◆ **O QUE FAZER**
A. Cada afirmação a seguir concorda com o texto sobre a apreensão de equipamentos médicos? Responda sim ou não e cite as palavras do texto que decidem. (i) A carga de respiradores mencionada pelo secretário da Bahia foi comprada na China. (ii) Renaud Muselier é presidente da região norte da França. (iii) Segundo o artigo de Alan Mcleod, autoridades tchecas apreenderam suprimentos médicos chineses destinados à Itália.
B. Como prosseguiria o texto sobre a apreensão de equipamentos médicos a partir da última frase apresentada?

◆ **TEXTO FORNECIDO**
- - - -

O primeiro a gritar foi  o presidente da região sul da França, Renaud Muselier, que denunciou que máscaras adquiridas e pagas pela França  foram compradas “no asfalto”   do aeroporto por agentes dos EUA, que teriam pago mais do que 3 vezes mais do que os franceses já haviam pago para ficar com o material.

No dia de hoje, o mesmo relato foi oferecido pelo secretário da Casa Civil do estado da Bahia, Bruno Dauster, que informou que uma carga de 600 respiradores que foi comprada na China foi inicialmente retida no Aeroporto Internacional de Miami para depois ter a entrega a um consórcio de estados nordestinos simplesmente cancelada.  A desconfiança é que, mais uma vez, o governo Trump agiu para ficar com uma carga que já sido paga pelos brasileiros.

Em um artigo assinado por Alan Mcleod para o site “MPN News” aparece a informação que outros países também tomaram decisões altamente questionáveis acerca da apreensão de materiais médicos, citando a ação de autoridades tchecas que apreenderam suprimentos médicos chineses que estavam sendo enviados para Itália, enquanto a aeronave que levava o carregamento realizava o processo de reabastecimento de combustível. Entretanto, MCleod sinaliza claramente que esse processo de “pirataria estatal de equipamentos médicos” está sendo liberado globalmente pelo governo Trump.

- - - -

◆ **CONJUNTO DE DADOS**
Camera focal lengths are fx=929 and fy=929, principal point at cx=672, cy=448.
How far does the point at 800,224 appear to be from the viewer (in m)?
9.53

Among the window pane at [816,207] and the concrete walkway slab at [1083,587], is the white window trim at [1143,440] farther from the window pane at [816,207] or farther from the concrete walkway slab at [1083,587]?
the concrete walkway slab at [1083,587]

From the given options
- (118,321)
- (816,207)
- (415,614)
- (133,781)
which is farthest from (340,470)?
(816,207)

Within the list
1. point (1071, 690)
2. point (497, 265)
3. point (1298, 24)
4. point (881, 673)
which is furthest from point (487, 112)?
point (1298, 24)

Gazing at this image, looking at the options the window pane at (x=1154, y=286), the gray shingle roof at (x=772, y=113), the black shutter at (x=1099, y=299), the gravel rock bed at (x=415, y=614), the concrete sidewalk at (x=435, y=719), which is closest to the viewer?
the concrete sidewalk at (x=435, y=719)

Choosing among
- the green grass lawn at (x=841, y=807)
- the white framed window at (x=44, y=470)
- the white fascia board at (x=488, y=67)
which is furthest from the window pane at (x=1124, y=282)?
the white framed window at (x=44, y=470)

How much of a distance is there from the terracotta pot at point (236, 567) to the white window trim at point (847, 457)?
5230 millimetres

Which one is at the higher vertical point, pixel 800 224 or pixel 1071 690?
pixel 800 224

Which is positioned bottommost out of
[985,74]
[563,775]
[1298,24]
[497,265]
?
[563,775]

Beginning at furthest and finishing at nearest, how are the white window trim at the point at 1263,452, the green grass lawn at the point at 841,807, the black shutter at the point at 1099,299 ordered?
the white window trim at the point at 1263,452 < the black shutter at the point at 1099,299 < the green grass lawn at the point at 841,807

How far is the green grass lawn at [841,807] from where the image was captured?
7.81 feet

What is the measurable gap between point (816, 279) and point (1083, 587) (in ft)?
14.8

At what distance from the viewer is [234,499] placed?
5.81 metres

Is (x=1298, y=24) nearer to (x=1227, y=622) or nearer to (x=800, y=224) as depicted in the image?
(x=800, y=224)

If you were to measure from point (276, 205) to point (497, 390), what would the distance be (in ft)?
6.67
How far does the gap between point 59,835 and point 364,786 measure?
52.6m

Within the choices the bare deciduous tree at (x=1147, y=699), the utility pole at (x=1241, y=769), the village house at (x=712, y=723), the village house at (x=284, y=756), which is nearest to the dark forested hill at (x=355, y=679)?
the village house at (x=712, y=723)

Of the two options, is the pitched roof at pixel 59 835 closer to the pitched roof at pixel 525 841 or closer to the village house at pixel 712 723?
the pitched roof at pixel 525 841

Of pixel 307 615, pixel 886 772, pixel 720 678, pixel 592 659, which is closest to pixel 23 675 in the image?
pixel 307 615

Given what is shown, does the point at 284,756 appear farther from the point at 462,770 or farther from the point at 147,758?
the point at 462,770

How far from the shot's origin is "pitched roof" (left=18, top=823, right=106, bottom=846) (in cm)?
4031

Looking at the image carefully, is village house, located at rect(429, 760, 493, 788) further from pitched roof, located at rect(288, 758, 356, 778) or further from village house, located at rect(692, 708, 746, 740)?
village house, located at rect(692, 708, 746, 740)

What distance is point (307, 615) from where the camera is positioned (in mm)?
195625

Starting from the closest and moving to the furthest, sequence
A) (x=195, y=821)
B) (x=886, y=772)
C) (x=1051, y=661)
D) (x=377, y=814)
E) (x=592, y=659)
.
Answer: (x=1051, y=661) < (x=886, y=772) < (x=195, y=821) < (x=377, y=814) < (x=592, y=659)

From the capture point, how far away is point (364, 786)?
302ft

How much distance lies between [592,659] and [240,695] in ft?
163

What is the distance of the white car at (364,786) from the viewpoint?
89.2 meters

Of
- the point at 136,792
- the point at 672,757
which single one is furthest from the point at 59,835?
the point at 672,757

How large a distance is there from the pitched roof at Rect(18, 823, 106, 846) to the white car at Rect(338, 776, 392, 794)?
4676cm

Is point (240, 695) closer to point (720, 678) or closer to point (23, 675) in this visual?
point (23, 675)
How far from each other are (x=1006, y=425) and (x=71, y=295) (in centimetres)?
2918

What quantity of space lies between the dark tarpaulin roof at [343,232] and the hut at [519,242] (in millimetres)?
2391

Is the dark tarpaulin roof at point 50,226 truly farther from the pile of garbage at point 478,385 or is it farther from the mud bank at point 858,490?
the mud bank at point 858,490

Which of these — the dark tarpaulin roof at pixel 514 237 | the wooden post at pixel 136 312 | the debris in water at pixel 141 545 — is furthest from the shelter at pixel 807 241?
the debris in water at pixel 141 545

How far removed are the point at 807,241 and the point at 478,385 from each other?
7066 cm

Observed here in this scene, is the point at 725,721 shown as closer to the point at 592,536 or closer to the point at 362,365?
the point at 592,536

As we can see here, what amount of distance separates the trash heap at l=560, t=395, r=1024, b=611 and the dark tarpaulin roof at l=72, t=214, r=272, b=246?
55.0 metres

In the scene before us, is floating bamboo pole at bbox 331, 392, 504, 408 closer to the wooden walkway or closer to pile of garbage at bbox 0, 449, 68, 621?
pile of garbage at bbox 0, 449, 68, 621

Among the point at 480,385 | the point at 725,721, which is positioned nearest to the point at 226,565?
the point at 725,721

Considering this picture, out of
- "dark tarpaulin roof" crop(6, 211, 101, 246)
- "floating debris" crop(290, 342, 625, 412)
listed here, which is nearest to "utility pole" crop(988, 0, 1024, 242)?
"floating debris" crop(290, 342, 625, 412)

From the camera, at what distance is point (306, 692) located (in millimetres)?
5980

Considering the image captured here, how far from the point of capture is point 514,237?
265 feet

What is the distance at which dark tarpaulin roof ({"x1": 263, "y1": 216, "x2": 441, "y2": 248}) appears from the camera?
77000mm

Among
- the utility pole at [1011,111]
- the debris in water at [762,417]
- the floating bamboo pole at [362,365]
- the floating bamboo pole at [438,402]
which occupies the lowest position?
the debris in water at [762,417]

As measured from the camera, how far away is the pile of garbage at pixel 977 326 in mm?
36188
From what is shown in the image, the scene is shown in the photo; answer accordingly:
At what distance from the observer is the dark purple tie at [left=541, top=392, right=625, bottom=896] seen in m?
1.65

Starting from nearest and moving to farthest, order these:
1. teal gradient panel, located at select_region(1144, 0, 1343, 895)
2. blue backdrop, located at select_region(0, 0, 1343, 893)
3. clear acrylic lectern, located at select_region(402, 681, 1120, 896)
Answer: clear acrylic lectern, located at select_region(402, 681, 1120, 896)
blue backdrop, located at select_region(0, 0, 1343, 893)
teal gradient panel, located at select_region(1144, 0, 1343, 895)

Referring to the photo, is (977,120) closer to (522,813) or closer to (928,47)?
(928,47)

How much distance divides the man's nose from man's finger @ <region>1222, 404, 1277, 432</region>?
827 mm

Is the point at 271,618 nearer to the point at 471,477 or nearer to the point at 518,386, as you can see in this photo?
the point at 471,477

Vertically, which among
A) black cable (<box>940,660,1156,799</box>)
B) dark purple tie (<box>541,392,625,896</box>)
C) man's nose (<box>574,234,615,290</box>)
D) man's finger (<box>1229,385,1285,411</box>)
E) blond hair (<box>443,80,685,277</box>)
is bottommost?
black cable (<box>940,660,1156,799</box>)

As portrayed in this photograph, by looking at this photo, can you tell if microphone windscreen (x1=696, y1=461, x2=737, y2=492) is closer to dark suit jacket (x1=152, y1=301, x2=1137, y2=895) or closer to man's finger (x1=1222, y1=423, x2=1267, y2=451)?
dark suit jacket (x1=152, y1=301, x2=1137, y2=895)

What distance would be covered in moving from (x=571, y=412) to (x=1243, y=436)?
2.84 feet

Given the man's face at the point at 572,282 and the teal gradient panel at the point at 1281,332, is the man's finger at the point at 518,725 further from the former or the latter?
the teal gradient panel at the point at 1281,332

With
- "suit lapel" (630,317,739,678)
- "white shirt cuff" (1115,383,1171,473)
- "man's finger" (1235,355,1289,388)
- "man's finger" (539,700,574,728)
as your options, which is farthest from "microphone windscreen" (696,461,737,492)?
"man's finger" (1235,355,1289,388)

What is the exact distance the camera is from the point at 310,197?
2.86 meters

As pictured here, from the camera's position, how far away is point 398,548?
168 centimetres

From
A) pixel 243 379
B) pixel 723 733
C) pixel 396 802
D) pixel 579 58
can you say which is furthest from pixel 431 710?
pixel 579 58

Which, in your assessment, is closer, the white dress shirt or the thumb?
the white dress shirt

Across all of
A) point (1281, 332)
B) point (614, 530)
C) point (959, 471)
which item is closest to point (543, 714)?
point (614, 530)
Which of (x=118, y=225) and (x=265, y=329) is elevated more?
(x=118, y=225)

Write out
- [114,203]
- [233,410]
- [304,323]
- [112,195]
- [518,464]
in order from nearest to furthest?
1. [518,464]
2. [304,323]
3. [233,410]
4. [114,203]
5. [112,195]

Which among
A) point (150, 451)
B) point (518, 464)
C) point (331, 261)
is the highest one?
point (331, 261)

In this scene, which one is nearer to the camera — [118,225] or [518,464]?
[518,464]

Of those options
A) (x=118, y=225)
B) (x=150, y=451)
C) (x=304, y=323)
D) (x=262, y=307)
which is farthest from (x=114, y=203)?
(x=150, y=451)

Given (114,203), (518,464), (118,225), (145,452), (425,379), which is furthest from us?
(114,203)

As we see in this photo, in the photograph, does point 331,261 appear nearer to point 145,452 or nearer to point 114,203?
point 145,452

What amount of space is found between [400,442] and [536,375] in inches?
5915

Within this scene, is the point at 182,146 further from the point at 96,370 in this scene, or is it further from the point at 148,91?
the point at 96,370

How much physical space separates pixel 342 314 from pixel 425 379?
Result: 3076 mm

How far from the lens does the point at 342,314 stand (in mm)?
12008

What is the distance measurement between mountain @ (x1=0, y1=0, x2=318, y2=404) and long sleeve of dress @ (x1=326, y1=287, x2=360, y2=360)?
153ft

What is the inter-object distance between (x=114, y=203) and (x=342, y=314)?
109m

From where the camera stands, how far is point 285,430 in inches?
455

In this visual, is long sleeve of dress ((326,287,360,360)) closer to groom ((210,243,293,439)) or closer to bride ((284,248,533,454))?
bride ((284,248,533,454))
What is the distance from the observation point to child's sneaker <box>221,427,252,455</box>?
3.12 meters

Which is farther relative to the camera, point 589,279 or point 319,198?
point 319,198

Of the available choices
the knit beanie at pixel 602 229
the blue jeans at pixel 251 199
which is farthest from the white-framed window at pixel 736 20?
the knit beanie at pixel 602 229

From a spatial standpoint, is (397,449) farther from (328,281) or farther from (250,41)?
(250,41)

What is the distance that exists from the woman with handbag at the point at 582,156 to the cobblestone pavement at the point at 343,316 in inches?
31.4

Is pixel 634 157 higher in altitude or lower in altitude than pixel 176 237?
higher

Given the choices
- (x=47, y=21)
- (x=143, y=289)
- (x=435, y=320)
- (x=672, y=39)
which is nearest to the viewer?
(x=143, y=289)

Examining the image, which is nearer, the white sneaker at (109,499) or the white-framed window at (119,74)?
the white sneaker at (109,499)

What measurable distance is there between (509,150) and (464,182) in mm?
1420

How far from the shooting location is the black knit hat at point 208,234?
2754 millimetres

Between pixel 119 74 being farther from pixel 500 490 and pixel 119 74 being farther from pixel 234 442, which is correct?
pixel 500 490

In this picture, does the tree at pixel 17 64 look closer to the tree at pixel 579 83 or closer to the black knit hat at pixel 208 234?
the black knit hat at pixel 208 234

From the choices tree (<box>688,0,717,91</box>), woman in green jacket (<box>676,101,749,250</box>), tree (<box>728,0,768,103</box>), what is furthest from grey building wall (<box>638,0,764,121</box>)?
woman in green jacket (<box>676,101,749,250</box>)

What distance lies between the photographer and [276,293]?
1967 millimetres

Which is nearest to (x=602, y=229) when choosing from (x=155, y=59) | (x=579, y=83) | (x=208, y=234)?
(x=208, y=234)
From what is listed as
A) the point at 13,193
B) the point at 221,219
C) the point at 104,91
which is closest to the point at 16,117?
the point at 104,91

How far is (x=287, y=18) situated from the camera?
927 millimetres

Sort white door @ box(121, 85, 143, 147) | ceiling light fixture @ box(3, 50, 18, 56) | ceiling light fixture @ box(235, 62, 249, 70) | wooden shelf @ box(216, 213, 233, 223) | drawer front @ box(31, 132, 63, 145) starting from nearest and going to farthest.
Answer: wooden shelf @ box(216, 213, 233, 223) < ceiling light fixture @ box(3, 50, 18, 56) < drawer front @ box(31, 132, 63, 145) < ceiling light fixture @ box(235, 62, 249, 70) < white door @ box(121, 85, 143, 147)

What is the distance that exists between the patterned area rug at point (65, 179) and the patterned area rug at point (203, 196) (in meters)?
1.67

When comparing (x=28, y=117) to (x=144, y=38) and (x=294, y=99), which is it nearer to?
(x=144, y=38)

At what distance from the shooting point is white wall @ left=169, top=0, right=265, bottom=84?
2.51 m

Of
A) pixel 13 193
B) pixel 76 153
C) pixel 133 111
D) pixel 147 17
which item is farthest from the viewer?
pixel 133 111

- - - -

◆ **RESPOSTAS DO EXERCÍCIO**
A.
(i) Sim: "uma carga de 600 respiradores que foi comprada na China".
(ii) Não: "o presidente da região sul da França, Renaud Muselier".
(iii) Sim: "citando a ação de autoridades tchecas que apreenderam suprimentos médicos chineses que estavam sendo enviados para Itália".

B.
Um exemplo mais subliminar foi o “pedido” do presidente Donald Trump para que a gigante 3M acelecerasse a fabricação de máscaras hospitalares para atender apenas os EUA, sacrificando o envio de máscaras e respiradores mecânicos  para o Canadá e para a América Latina, segundo informou a empresa em comunicado oficial.

Interessante notar o papel nefasto das empresas chinesas nessa situação. É que as práticas de revender o que já havia sido pago por outros compradores sinaliza a adesão à uma lógica da superexploração e do incentivo à concorrência desleal entre clientes. E isso tudo no meio de uma pandemia gravíssima e de alcance ainda incalculáveis.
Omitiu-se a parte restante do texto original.